The video I mentioned yesterday reminded me of what I really want to see come out of all this sciencey stuff. There are vast quantities of data coming out of labs around the world, both 'big science' and 'little science'. The trick is to tie it all together, so that it makes some kind of sense. The second trick is to present it.
It is going to take a while, and some serious thinking about interdisciplinary communication, but I hope that within the next twenty five years or so we will have a working in silico cell. A program that models in exquisite detail the complete (OK, maybe 90% — 'first draft') secret life of any given cell type. Computing power will not be a problem, we will in all likelihood have something smaller than a handheld that can cope with it. But imagine, taking a computer model of a leucocyte, giving it some P-selectin and letting the program run. Or changing random proteins to see if they behave as oncogenes. In time we would catalogue all this information but being able to predict cellular behaviour from a rigorous theoretical background would be incredible.
Imagine it as a teaching tool, too. Build — or use holographic technology to project — a 10 metre spheroid, crowded and swarming with life; walk inside it and follow individual pathways and processes. (Take Australia. Scale it down until it fits across the length of your hand. That scale — inverted of course — is the same order of magnitude as your typical animal cell blown up to 10 metres across).
By 2030? Possibly. I'm not making a prediction, I'm trying to inspire. I think we could do it by then, given the phenomenal increases in both biological knowledge and computing power over recent years.
And then . . . scale it up. Refine the models. Build faster, smaller computers. Collect and analyse and present more data. In a similar way that linkage maps were used as the framework to build the human genome, take the Visible Human project and fill in the blanks. Take the virtual cells, build virtual tissues, virtual organs and finally a complete, 'virtually' functioning in silico human. Not just anatomically but biochemically correct.

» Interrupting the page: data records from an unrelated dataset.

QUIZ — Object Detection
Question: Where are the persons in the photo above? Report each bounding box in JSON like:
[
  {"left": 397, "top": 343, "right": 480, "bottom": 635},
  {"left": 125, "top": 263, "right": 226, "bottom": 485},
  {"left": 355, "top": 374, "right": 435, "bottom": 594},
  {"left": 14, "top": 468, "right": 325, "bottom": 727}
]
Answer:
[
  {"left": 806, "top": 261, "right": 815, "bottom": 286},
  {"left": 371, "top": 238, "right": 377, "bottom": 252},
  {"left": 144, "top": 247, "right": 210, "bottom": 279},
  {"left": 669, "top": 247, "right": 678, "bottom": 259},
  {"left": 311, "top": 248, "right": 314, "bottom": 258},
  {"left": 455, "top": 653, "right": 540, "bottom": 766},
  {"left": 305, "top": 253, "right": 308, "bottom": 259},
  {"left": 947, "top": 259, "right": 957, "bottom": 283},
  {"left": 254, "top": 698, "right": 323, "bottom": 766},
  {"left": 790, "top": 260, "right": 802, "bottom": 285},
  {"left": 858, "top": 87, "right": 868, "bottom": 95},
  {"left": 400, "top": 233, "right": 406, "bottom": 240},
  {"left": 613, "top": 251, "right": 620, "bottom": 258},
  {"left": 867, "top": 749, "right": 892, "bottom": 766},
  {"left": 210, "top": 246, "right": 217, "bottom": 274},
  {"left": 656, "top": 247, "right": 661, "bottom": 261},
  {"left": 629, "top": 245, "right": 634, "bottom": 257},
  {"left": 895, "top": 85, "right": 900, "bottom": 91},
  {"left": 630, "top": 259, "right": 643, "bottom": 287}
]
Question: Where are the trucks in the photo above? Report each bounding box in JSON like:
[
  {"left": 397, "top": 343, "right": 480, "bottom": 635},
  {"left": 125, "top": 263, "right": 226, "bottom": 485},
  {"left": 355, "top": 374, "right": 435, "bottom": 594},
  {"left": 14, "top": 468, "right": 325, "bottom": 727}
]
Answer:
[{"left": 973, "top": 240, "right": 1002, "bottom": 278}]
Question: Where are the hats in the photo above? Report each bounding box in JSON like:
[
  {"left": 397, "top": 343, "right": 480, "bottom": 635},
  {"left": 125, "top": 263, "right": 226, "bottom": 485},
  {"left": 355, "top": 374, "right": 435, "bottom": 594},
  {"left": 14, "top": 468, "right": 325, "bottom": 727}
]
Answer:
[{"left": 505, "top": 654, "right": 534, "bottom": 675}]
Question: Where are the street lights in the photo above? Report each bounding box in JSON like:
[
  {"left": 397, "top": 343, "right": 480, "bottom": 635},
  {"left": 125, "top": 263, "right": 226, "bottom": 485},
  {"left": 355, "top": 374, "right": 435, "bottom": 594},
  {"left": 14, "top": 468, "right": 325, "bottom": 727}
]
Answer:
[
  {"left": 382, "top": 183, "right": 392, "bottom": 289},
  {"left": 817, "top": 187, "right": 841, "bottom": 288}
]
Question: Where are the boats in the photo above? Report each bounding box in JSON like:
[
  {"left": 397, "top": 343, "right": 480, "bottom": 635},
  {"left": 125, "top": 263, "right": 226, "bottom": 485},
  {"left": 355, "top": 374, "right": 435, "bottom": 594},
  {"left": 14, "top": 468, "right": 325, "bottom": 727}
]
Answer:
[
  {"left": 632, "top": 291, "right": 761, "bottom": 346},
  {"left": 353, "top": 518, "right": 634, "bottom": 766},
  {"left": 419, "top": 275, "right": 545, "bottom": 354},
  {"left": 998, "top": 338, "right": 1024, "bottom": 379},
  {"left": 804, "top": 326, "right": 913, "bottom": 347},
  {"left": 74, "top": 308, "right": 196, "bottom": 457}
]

A computer model that you can present with a candidate anti-cancer agent, and ask and answer the question "what does this chemical do?". No more animal testing, no more clinical trials; just a computer program. Not just retrieving data but actually working out from physicochemical principles the physiological response to anything. Oh yes, it will take a lot of work, we will need a much deeper understanding of pharmacogenomics (and lots of other -omics) and an imperial shedload of public money, but wouldn't it be worth it?
Let's say it will take another 25 years after the Human Cellome First Draft. I have a chance of being around to see it.




Comments
Just a quick compliment on your ability to write. I am an aspiring clinical researcher in cardiology. Funny as this may sound, I frequent your website to learn syntax and how you put words together. Writing is terribly difficult for me, however, I get by with revision after revision.
Your gift is that you make people excited about science--continually.
I wish I had 10% of your ability....
Keep up the posts...
Tom V
Posted by: Tom | September 9, 2006 05:29 AM
Tom,
Thank you for taking the time to say that. It's encouraging. As I hinted earlier, it is good to know that people are reading (and enjoying!) this blog.
And you also put me under no pressure at all . . . ;)
Posted by: BK | September 9, 2006 08:37 AM
Great Blog! I share your passion for cell modeling. It's the way we will eventually do our biological science: Model - make prediction - design experiment - revise model if necessary - iterate. Modelling, if rigorously done , can embody current theory and enable precise communication about it and its consequences.